* [Aim of the exercise]
The records below need to be repeated exactly, though not their pictures.

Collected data
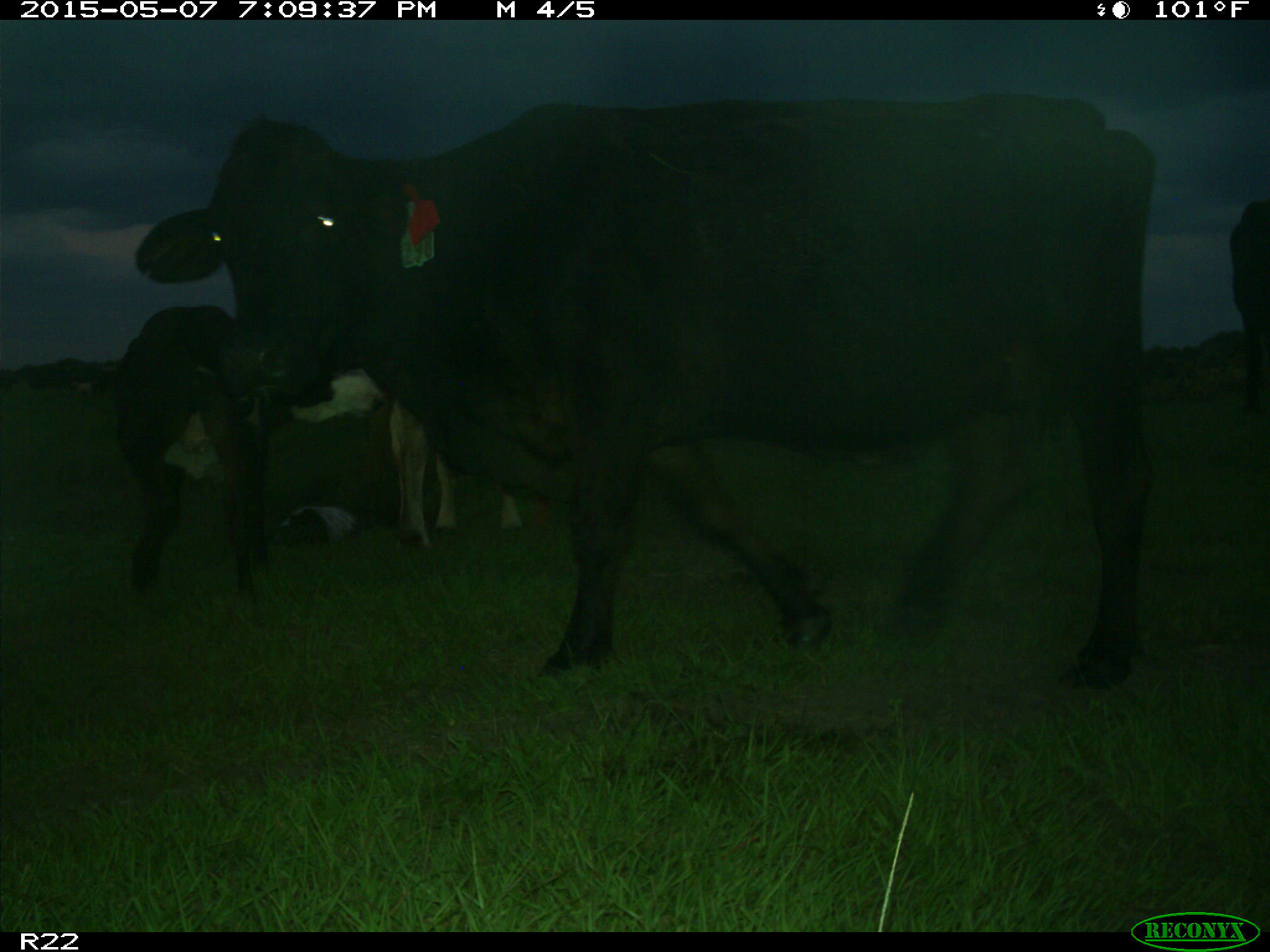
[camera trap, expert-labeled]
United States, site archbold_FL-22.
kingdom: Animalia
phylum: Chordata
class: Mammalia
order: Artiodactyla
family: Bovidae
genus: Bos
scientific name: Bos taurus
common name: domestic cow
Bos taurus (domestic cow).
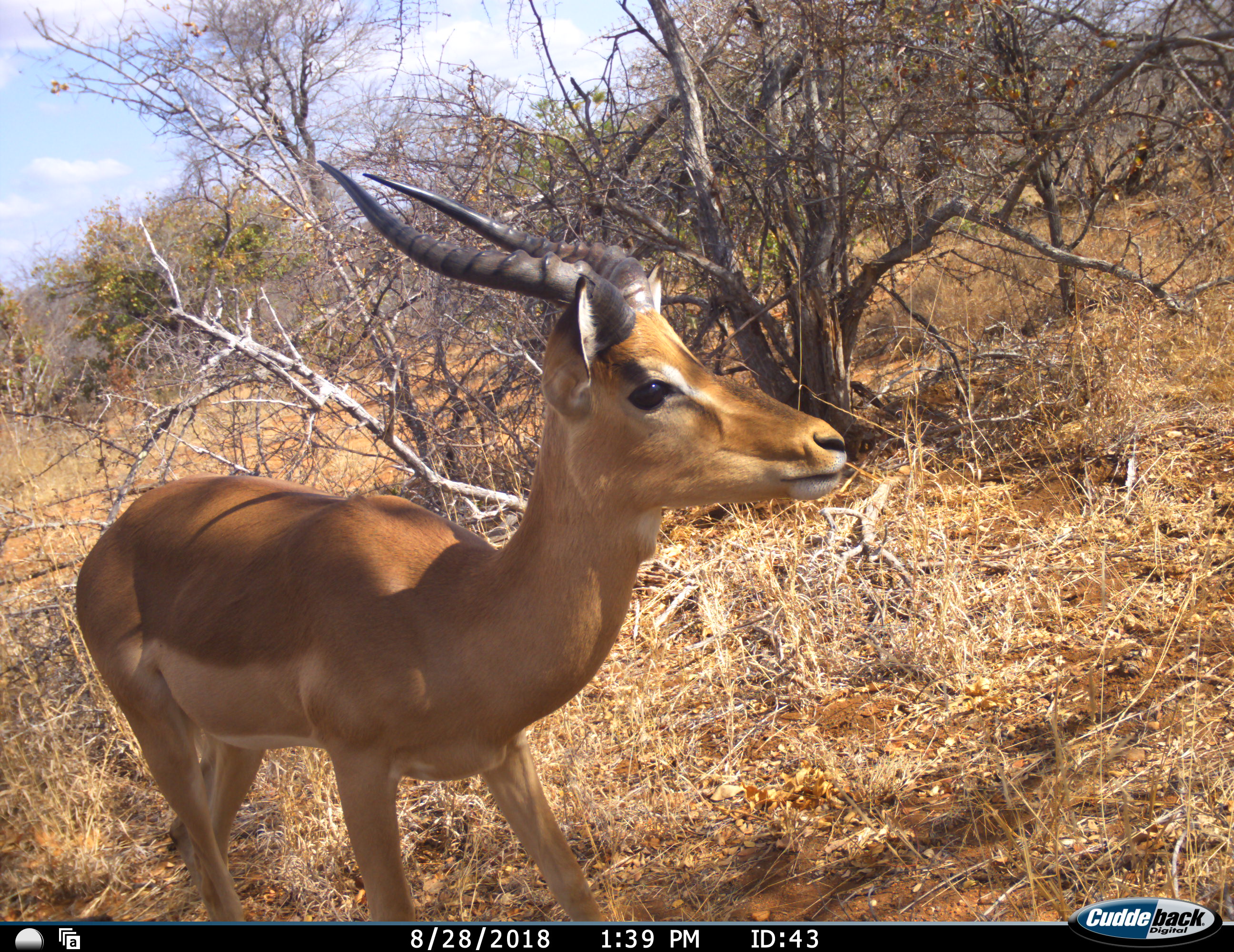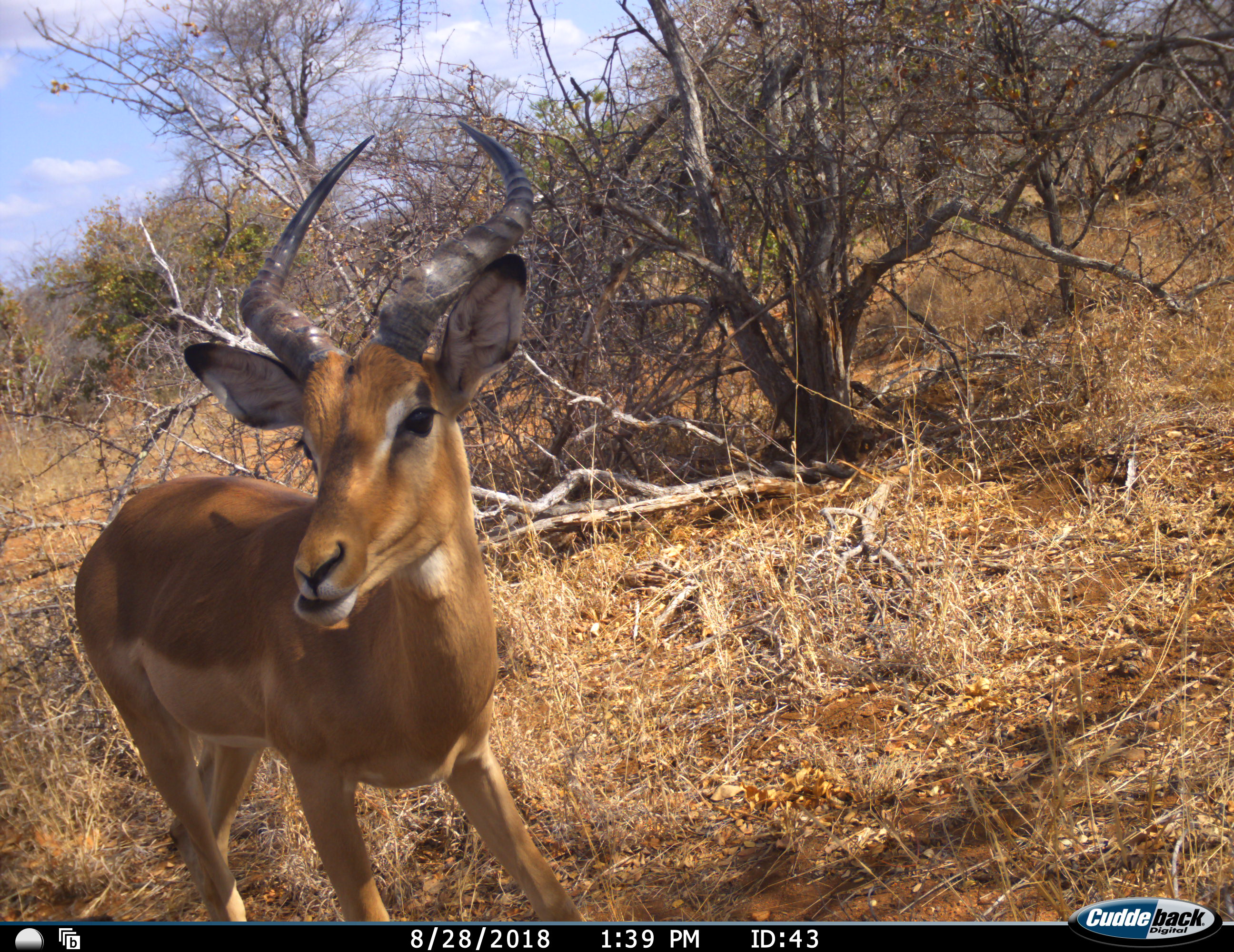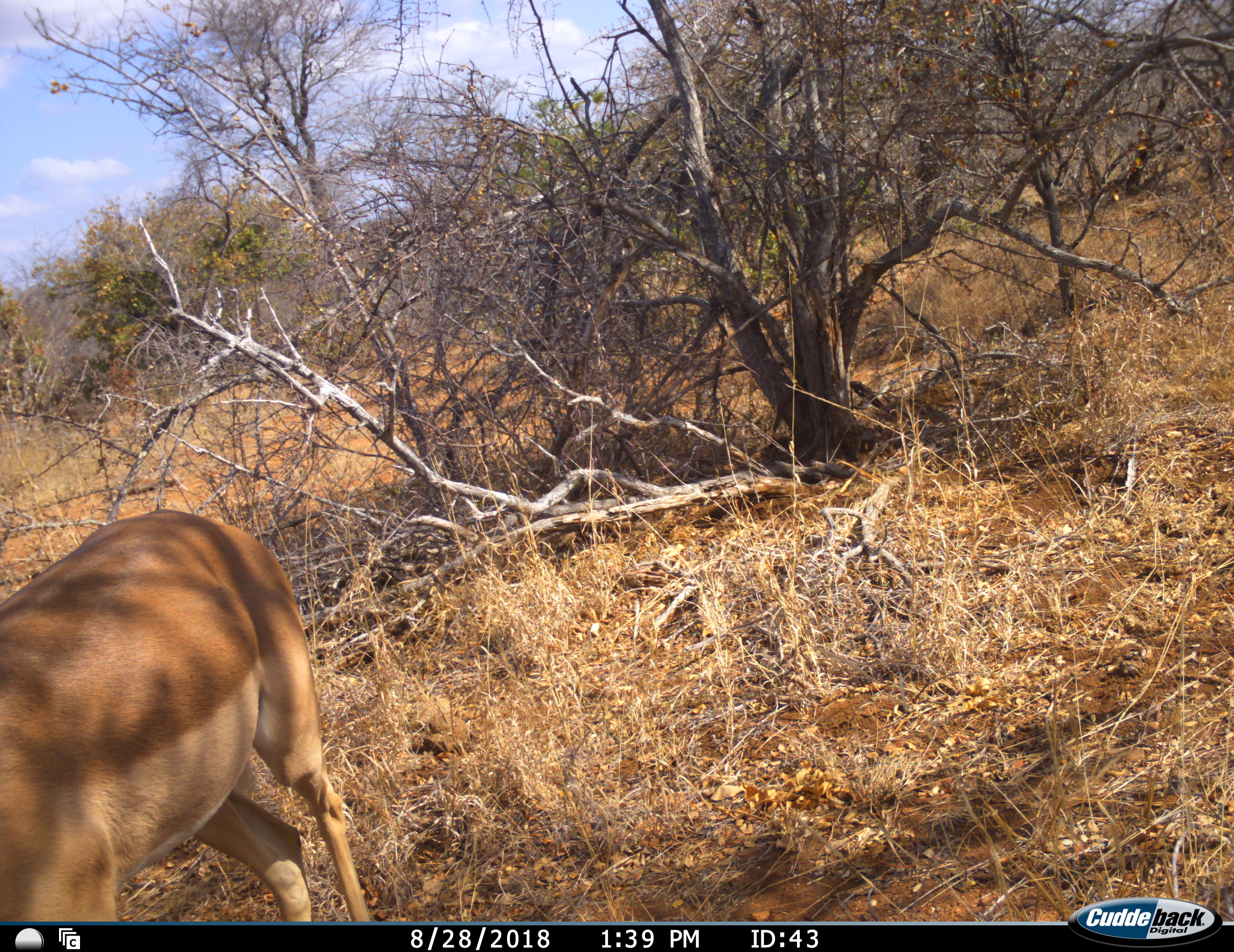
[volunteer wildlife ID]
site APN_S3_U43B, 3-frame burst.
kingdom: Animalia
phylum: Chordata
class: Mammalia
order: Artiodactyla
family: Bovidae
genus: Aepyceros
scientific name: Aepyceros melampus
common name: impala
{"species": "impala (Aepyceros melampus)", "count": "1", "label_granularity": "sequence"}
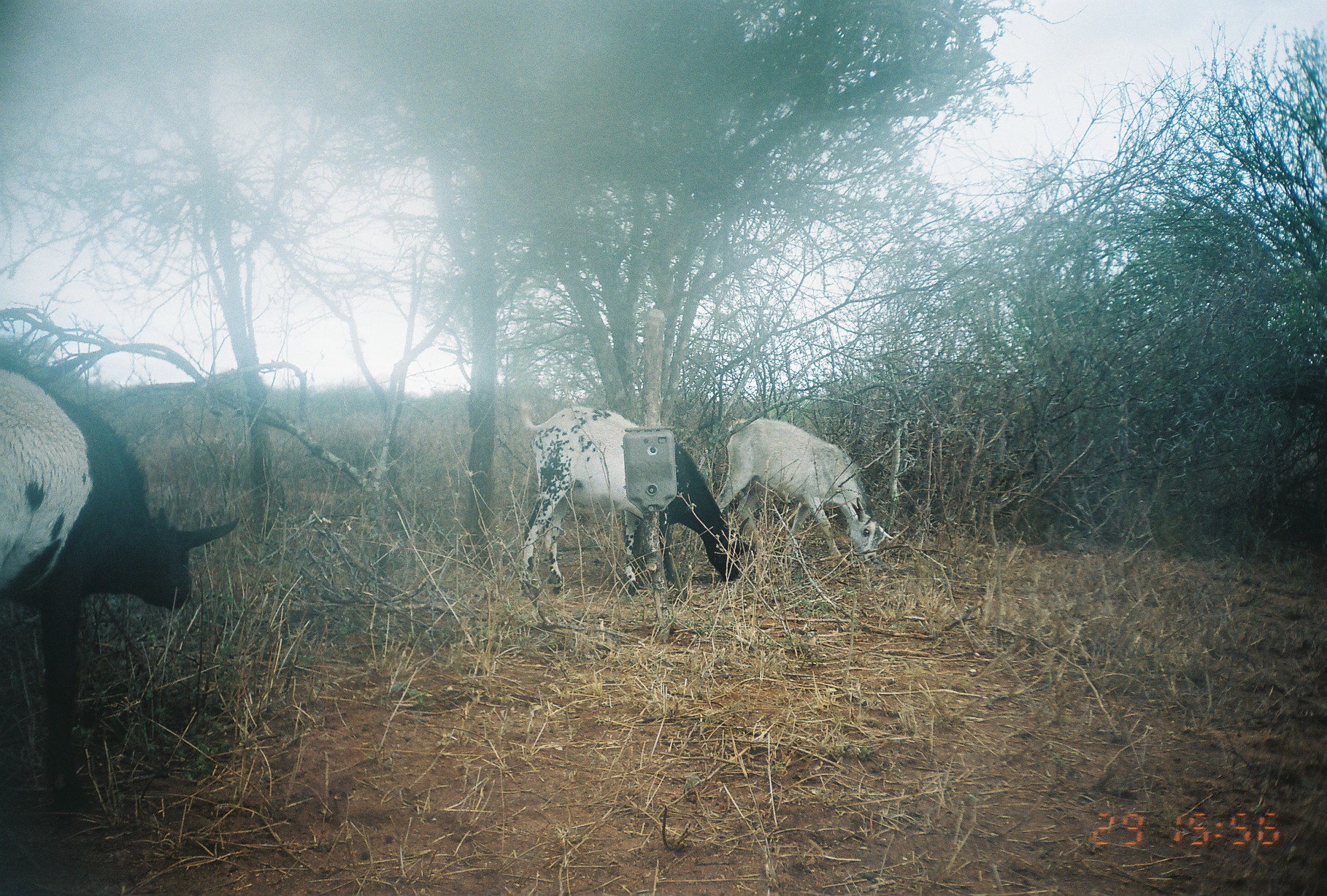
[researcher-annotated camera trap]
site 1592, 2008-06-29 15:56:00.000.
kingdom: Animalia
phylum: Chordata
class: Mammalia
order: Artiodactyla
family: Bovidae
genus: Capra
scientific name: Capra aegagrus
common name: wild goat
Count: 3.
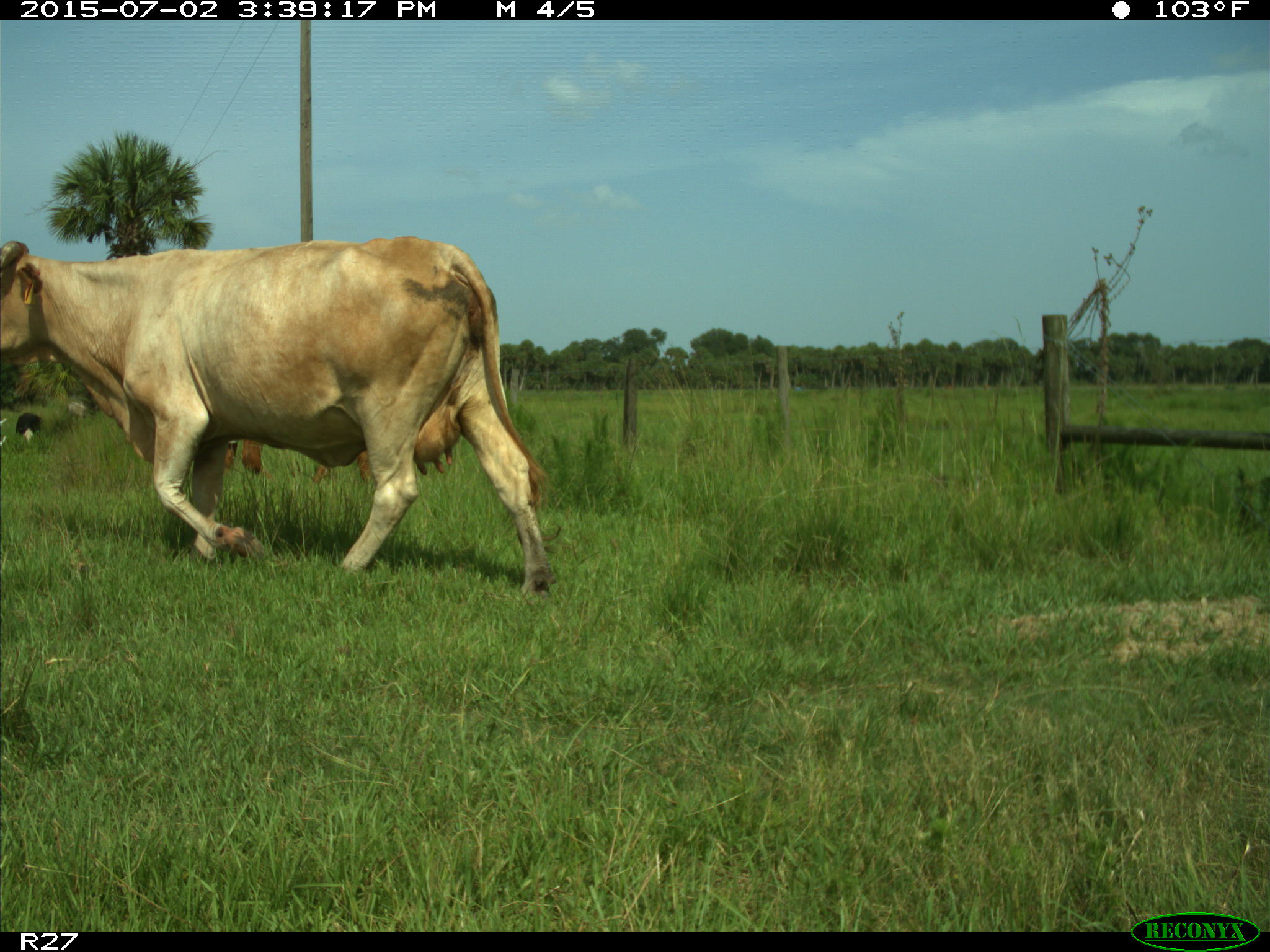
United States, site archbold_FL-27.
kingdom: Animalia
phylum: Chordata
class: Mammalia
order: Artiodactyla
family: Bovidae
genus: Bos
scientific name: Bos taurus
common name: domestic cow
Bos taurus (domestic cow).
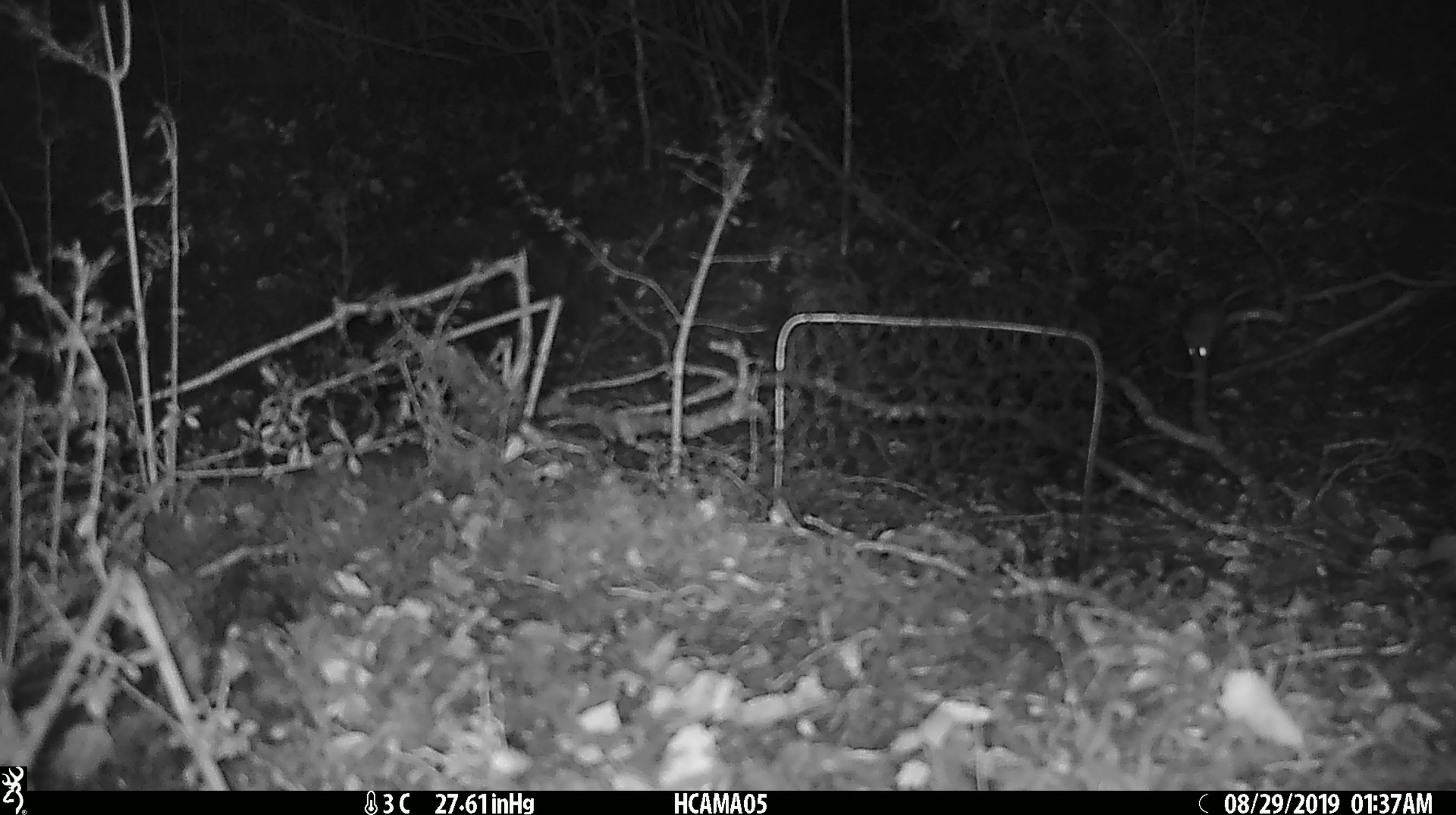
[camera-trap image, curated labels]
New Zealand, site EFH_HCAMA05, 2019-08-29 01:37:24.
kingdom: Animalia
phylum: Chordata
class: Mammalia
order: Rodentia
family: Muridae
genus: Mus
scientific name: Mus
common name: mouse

* [Response area]
[camera trap, expert-labeled]
United States, site archbold_FL-22.
kingdom: Animalia
phylum: Chordata
class: Mammalia
order: Artiodactyla
family: Bovidae
genus: Bos
scientific name: Bos taurus
common name: domestic cow
Bos taurus (domestic cow).
[volunteer wildlife ID]
site APN_S3_U43B, 3-frame burst.
kingdom: Animalia
phylum: Chordata
class: Mammalia
order: Artiodactyla
family: Bovidae
genus: Aepyceros
scientific name: Aepyceros melampus
common name: impala
{"species": "impala (Aepyceros melampus)", "count": "1", "label_granularity": "sequence"}
[researcher-annotated camera trap]
site 1592, 2008-06-29 15:56:00.000.
kingdom: Animalia
phylum: Chordata
class: Mammalia
order: Artiodactyla
family: Bovidae
genus: Capra
scientific name: Capra aegagrus
common name: wild goat
Count: 3.
United States, site archbold_FL-27.
kingdom: Animalia
phylum: Chordata
class: Mammalia
order: Artiodactyla
family: Bovidae
genus: Bos
scientific name: Bos taurus
common name: domestic cow
Bos taurus (domestic cow).
[camera-trap image, curated labels]
New Zealand, site EFH_HCAMA05, 2019-08-29 01:37:24.
kingdom: Animalia
phylum: Chordata
class: Mammalia
order: Rodentia
family: Muridae
genus: Mus
scientific name: Mus
common name: mouse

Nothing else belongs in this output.